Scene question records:
☆ ☆ ☆ ☆ ☆ ☆ ☆

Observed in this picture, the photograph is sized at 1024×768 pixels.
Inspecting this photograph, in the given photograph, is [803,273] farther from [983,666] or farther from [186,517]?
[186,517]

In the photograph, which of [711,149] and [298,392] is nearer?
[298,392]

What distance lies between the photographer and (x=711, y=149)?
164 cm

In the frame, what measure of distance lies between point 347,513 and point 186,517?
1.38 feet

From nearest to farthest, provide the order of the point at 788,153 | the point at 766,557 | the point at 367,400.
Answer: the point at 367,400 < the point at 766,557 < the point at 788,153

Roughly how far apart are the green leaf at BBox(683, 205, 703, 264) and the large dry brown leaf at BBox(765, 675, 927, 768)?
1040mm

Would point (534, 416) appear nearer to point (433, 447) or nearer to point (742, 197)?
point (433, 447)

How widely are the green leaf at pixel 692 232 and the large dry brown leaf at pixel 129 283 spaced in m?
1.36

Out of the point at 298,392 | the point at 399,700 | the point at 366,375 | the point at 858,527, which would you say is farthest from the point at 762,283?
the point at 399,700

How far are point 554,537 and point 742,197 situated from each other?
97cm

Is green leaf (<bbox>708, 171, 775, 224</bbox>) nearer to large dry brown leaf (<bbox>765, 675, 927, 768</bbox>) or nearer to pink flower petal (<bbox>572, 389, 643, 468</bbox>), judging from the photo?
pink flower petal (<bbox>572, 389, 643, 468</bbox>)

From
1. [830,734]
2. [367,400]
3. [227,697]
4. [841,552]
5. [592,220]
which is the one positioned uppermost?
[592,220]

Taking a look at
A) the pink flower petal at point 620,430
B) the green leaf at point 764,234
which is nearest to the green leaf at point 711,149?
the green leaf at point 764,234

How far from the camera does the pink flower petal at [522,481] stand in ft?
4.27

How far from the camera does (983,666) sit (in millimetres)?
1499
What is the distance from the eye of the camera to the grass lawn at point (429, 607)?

☆ ☆ ☆ ☆ ☆ ☆ ☆

- [Instructions to follow]:
Render the lines of the records from the one containing "Taking a look at" through the last line, both ends included, as a JSON list of strings with one string per line and no blank lines.

- [Answer to the problem]:
[
  "Taking a look at",
  "A) the pink flower petal at point 620,430",
  "B) the green leaf at point 764,234",
  "which is nearest to the green leaf at point 711,149?",
  "the green leaf at point 764,234",
  "How far from the camera does the pink flower petal at [522,481] stand in ft?",
  "4.27",
  "How far from the camera does (983,666) sit (in millimetres)?",
  "1499",
  "What is the distance from the eye of the camera to the grass lawn at point (429, 607)?"
]